And I who’ve developed

  a twitch a tic a cough

 can’t tell if I am finished

    or only finished off

    I learned Byron had a clubfoot

      Nietzsche’s health was drastic

         Poe was a dipsomaniac

        And I’m already spastic

 I learned that Shakespeare really lived

        so scholars have decided

   Though quite a few have studied me

       they’re not as sure that I did

The poet again summons up academia in a villanelle entitled The Old Professor. Keeping their eyes on Professor Warren’s nicotine-stained teeth as he enlightens his students on New England’s luminaries can prove a didactically sound methodology. Meinke explains,

                                                … Transfixed we

            watched you grind your nubby teeth to stumps

            waiting for you to spur us through our jumps

               from Cotton Mather up through Emily

                        Is every pilgrim happy on the bus?

• [Supplied records]:

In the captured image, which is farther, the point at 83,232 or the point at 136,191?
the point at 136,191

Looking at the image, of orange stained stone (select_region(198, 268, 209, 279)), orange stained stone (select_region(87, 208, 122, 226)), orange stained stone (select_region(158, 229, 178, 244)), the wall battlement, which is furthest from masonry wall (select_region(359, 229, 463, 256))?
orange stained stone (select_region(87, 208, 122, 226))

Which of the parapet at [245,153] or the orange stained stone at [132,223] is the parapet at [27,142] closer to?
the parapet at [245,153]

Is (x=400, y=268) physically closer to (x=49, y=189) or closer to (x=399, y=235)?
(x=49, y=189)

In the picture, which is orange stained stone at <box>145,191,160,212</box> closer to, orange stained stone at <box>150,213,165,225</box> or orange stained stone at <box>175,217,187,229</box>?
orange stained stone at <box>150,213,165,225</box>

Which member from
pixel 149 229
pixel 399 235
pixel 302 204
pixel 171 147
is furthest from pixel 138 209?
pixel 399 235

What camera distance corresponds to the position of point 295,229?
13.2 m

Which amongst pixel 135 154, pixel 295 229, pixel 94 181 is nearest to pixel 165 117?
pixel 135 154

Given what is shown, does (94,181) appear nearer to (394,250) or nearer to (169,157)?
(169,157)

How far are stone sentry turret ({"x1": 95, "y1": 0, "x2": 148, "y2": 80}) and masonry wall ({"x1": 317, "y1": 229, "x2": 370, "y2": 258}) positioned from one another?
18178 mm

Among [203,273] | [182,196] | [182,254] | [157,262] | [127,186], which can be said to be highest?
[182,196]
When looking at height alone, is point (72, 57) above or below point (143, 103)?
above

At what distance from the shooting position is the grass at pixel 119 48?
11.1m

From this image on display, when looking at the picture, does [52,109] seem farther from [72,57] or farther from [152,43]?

• [Things to do]:
a - Answer these from the Meinke review:
(i) Which writer does the speaker say had a clubfoot?
(ii) What poetic form is The Old Professor written in?
(iii) Whose teeth are described as nicotine-stained?
b - Please continue the Meinke review from its last sentence.
The lines have nothing to do with the Meinke review.

• [Task-by-task results]:
a -
(i) Byron
(ii) A villanelle
(iii) Professor Warren's

b -
             We never were sure when you were serious

                   chaining your Camels unpuritanically

                grinding your browning teeth to nubby stumps

              and tossing questions far from the syllabus:

                 Would you rather live on Broad or Beacon Street?

                        Are Smith and Bradford riding the same bus?

Peter Menke has been writing good, sometimes great poems for a long time. Whatever he has for breakfast I want to try. This poet’s in top form.